Ferdinand Cabriana Valencia was born on July 15, 1995, in Valenzuela City, in Metro Manila, Philippines. His father suffered a stroke when he was young and he became the breadwinner of the family from a very young age. He won the girl's votes on the audition ( 86%) and when he came to the judges, vice said " Mukha Kang matured for this performance dahil sa buhok mo." and he sang " All of Me" by John Legend. Although Vice Ganda said no he still got 3 yes from other judges. And he made it into the competitions. Even Judge Sandara Park said, " Excited na akong ayusan ka".  Before the program, he had worked as a waiter, ship mechanic, insurance agent, and a freelance singer to make both ends meet. He says his inspiration was his father who has a stroke, and he was the reason why he wanted to join and win the competition. Judges says that ford was vocally good but he just needed to be more open with himself. Ford made it to the top 20 where he performed" Nanghihinayang", by Jeremiah. People said his most outstanding performance was "I swear", where he performed with his co-competitors Niel Murrillo and Russell reyes. Ford was emotional when it comes to his family, it was proven when his mom visited him on the show, and where he said:"Di ko pinapakita sa family ko na umiiyak ako." And where his mom said that ford was doing this hard work for his father. And in every interview ford always says that he thinks and uses his father as an inspiration to work harder on the show.

Ford was declared as the 3rd member of the Boyband. In their guesting on" Gandang Gabi Vice (GGV) (Vice Ganda) Vice said " Naiinis ako sayo dahil pag performance nahihiya ka, when I know you could give more." And ford said he wasn't used to exposing himself on TV because he has been on so many rejections. And as they declared his name as one of the winners Ford also started being emotionally thankful. He is a very shy and quiet person but he said when you meet him more he is a very loud and loving person.

At 2021, He recently announced and confirmed on Showtime his relationship with his former fan. "Nag ig live ako tapos nag hi siya, tapos nag hi ako, tapos yun na", Ford stated after being asked by Vice Ganda, "Saan kayo nag kakilala?". He usually posts pictures with his non-showbiz girlfriend, Gabrielle Villamin on Instagram.

History

2016: Pinoy Boyband Superstar and Formation
In 2016 ABS-CBN announced an upcoming reality show that will feature the making of a Pinoy Boyband, based on the television reality singing competition created by Simon Cowell. The show opened auditions in eleven different locations around the Philippines as well as Online and on Social Media. From here hopefuls Ford Valencia, Joao Constancia, Niel Murillo, Russell Reyes and Tristan Ramirez auditioned as solo acts and competed against other contestants coming from different parts of the Philippines as well as overseas. During the Judges Audition they had to charm their way through the audience, and get scored based on their charisma and charm, before they could perform in front of the judges. Ford Valencia garnered a score of 83% and performed John Legend's hit "All of Me". Joao Constancia garnered a score of 94% from the audience and performed Adam Sandler's "Grow Old With You". Niel Murillo garnered a score of 96% and performed "Mahal na Mahal" by Sam Concepcion making him an instant fan favorite. His audition clip on YouTube gained the most views out of all the auditionees. Russell Reyes garnered a score of 80% and performed a soulful rendition of Stevie Wonder's "Lately". Tristan Ramirez got a score of 90% from the audience and performed "Ikaw lang ang Aking Mahal" by Brownman Revival. During the Middle Rounds the 40 contestants that passed the audition were cut down into 25. From there they were segregated into five different groups which were tasked to perform different genres of music. Before the deliberation and announcement of the groups, Russell Reyes along with two other contestants who had a hard time speaking the local language were asked to sing a Tagalog song to prove themselves worthy of a spot. Russell Reyes performed his version of "Kung ako Nalang Sana" wherein the judges were impressed. After the performance of the five groups, the Top 12 that would be performing for the live shows were chosen. Joao Constancia was the very first to be called gaining the highest audience votes, followed by Niel Murillo who came in third. The rest was called based on the judge's choices.

## [Short task A]
According to the biography of Ford Valencia, on what date was he born?

## [Dataset entries]
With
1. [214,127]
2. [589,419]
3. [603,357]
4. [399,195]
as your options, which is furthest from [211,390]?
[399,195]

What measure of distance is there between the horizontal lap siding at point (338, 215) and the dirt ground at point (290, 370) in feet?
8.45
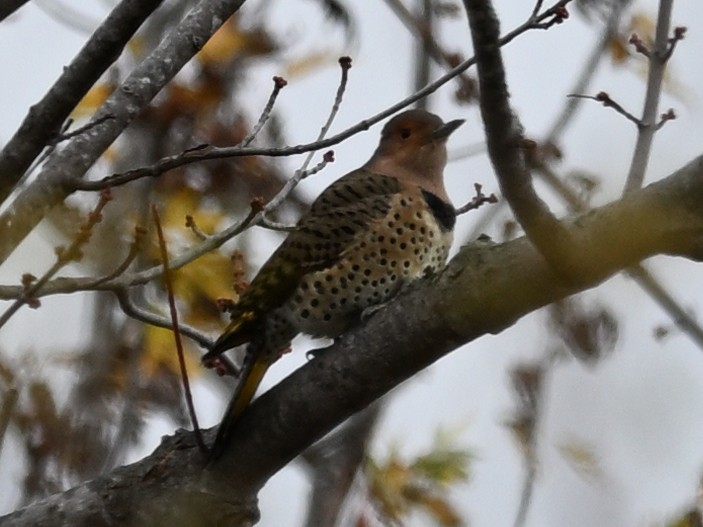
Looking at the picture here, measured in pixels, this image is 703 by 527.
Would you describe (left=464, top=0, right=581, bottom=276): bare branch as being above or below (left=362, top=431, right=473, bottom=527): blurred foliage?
below

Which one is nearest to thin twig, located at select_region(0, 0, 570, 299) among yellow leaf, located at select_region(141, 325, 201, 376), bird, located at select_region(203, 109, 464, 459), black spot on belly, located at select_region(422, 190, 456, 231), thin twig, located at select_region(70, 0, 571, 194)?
thin twig, located at select_region(70, 0, 571, 194)

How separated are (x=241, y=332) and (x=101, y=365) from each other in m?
0.97

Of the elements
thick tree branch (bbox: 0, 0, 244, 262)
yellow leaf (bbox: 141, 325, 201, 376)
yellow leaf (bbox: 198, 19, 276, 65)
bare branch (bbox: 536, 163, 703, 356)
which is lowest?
bare branch (bbox: 536, 163, 703, 356)

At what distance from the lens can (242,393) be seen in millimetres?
3486

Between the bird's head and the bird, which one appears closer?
the bird

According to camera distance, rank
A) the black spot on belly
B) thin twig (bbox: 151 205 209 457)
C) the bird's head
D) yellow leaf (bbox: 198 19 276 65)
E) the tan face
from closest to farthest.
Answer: thin twig (bbox: 151 205 209 457), the black spot on belly, the bird's head, the tan face, yellow leaf (bbox: 198 19 276 65)

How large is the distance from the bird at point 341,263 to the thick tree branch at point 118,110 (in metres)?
0.87

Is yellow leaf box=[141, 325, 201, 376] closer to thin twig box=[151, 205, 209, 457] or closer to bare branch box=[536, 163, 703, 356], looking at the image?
thin twig box=[151, 205, 209, 457]

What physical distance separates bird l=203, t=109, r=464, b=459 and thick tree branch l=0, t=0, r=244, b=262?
873 millimetres

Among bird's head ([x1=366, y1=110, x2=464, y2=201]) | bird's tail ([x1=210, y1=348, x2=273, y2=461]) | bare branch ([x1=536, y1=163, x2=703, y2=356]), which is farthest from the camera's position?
bird's head ([x1=366, y1=110, x2=464, y2=201])

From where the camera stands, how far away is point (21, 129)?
286 cm

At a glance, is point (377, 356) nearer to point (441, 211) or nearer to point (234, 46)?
point (441, 211)

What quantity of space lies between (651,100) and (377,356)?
939 millimetres

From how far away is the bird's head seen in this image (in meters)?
4.99
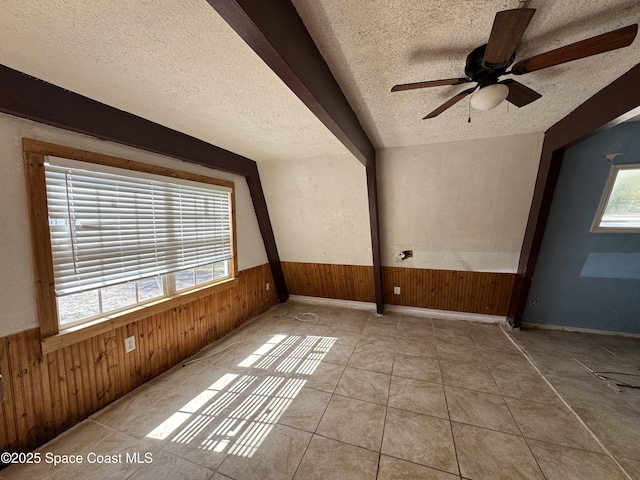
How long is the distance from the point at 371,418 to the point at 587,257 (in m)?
3.19

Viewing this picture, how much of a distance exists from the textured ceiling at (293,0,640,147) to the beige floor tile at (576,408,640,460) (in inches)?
94.4

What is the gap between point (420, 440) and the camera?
1576 mm

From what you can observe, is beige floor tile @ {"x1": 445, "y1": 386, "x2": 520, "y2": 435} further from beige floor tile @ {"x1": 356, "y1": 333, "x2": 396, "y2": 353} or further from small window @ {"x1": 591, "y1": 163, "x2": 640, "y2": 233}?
small window @ {"x1": 591, "y1": 163, "x2": 640, "y2": 233}

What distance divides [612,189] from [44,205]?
5.01 meters

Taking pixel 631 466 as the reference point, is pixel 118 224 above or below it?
above

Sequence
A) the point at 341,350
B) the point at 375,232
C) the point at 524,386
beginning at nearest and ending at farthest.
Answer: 1. the point at 524,386
2. the point at 341,350
3. the point at 375,232

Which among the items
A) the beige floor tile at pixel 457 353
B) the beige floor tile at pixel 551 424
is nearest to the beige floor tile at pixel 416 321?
the beige floor tile at pixel 457 353

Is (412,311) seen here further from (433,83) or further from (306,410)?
(433,83)

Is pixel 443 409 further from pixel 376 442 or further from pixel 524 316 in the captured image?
pixel 524 316

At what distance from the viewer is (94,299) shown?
1848mm

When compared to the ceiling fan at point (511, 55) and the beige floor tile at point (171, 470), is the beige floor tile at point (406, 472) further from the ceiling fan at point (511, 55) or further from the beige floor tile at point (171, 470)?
the ceiling fan at point (511, 55)

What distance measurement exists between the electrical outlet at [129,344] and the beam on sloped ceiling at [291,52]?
2355mm

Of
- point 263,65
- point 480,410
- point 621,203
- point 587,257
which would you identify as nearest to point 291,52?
point 263,65

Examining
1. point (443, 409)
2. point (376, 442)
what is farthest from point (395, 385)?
point (376, 442)
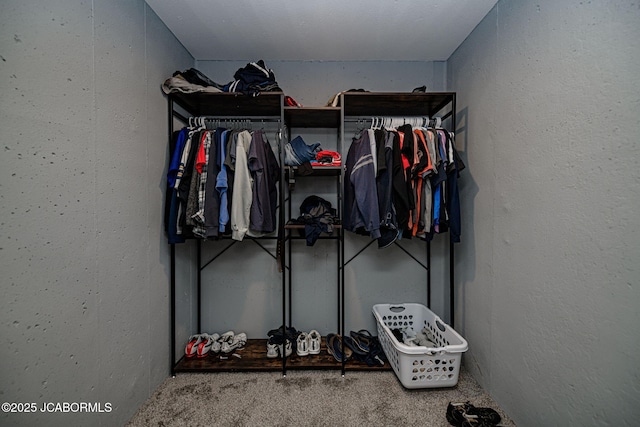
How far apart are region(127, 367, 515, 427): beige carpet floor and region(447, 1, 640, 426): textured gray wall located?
1.54 ft

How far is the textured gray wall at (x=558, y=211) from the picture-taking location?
3.10ft

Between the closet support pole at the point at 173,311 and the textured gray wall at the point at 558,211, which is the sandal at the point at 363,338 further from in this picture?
the closet support pole at the point at 173,311

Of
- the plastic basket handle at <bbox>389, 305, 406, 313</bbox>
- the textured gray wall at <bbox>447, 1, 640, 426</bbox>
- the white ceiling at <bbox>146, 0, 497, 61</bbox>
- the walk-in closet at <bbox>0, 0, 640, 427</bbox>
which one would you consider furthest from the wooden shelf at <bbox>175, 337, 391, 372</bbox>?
the white ceiling at <bbox>146, 0, 497, 61</bbox>

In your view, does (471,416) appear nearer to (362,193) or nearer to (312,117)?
(362,193)

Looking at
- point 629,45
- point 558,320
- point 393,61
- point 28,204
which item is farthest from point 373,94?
point 28,204

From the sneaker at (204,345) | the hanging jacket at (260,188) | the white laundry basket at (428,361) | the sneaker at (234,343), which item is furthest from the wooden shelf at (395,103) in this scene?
the sneaker at (204,345)

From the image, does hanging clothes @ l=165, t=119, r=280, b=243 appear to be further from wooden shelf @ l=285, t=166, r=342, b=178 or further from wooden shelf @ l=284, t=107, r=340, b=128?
wooden shelf @ l=284, t=107, r=340, b=128

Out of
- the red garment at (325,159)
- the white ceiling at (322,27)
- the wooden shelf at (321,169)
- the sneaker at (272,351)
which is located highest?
the white ceiling at (322,27)

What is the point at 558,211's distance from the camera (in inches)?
46.4

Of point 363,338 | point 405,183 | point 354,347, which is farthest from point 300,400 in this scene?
point 405,183

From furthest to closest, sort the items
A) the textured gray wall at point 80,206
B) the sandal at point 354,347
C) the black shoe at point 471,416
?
1. the sandal at point 354,347
2. the black shoe at point 471,416
3. the textured gray wall at point 80,206

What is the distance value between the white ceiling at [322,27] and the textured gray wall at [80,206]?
1.09 ft

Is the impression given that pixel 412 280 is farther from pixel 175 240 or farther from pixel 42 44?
pixel 42 44

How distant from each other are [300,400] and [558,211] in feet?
5.96
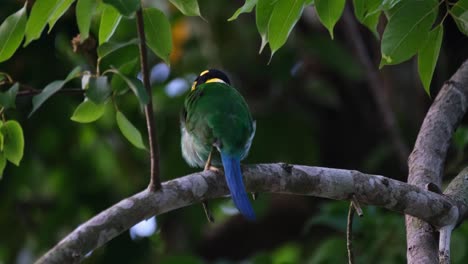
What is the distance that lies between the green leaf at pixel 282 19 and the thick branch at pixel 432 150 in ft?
2.27

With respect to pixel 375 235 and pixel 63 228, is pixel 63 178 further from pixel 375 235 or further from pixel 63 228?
pixel 375 235

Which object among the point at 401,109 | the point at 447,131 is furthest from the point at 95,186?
the point at 447,131

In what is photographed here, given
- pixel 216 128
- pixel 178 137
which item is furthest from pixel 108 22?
pixel 178 137

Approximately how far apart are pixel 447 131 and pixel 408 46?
0.66 metres

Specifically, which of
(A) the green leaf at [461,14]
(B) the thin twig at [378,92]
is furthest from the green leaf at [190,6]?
(B) the thin twig at [378,92]

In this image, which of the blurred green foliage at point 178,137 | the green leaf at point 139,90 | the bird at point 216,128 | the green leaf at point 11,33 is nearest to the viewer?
the green leaf at point 139,90

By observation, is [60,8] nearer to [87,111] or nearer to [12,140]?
[87,111]

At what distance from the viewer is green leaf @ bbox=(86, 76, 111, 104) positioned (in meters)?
2.29

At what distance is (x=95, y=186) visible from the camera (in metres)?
5.53

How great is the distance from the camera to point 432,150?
3.01 meters

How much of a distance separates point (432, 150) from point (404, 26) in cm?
64

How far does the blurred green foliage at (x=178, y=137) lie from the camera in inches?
198

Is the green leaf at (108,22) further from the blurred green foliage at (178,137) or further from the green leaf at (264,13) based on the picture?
the blurred green foliage at (178,137)

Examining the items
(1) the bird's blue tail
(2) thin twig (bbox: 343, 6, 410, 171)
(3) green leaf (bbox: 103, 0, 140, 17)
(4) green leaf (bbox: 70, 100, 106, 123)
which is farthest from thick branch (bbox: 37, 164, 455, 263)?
(2) thin twig (bbox: 343, 6, 410, 171)
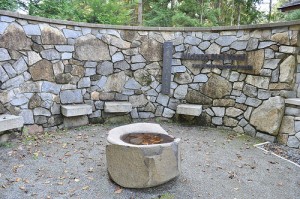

## [Short task B]
Echo the dataset entries starting at the line containing "In this image, which" and ending at the end of the entries, leaving out any pictures.

## [Full output A]
July 15, 1995.

## [Full output B]
In this image, which of the blurred green foliage at point 178,137 | the green leaf at point 139,90 | the bird at point 216,128 | the green leaf at point 11,33 is nearest to the viewer?
the green leaf at point 139,90

By observation, is [60,8] nearer to [87,111] or nearer to [12,140]?
[87,111]

At what distance from the viewer is green leaf @ bbox=(86, 76, 111, 104) positioned (in meters)?
2.29

At what distance is (x=95, y=186) visible from the camera (in metres)?
5.53

How great is the distance from the camera to point 432,150?
3.01 meters

How much of a distance separates point (432, 150) from point (404, 26) in cm?
64

How far does the blurred green foliage at (x=178, y=137) lie from the camera in inches?
198

Is the green leaf at (108,22) further from the blurred green foliage at (178,137) or further from the green leaf at (264,13) based on the picture?
the blurred green foliage at (178,137)

Examining the items
(1) the bird's blue tail
(2) thin twig (bbox: 343, 6, 410, 171)
(3) green leaf (bbox: 103, 0, 140, 17)
(4) green leaf (bbox: 70, 100, 106, 123)
which is farthest from thick branch (bbox: 37, 164, 455, 263)?
(2) thin twig (bbox: 343, 6, 410, 171)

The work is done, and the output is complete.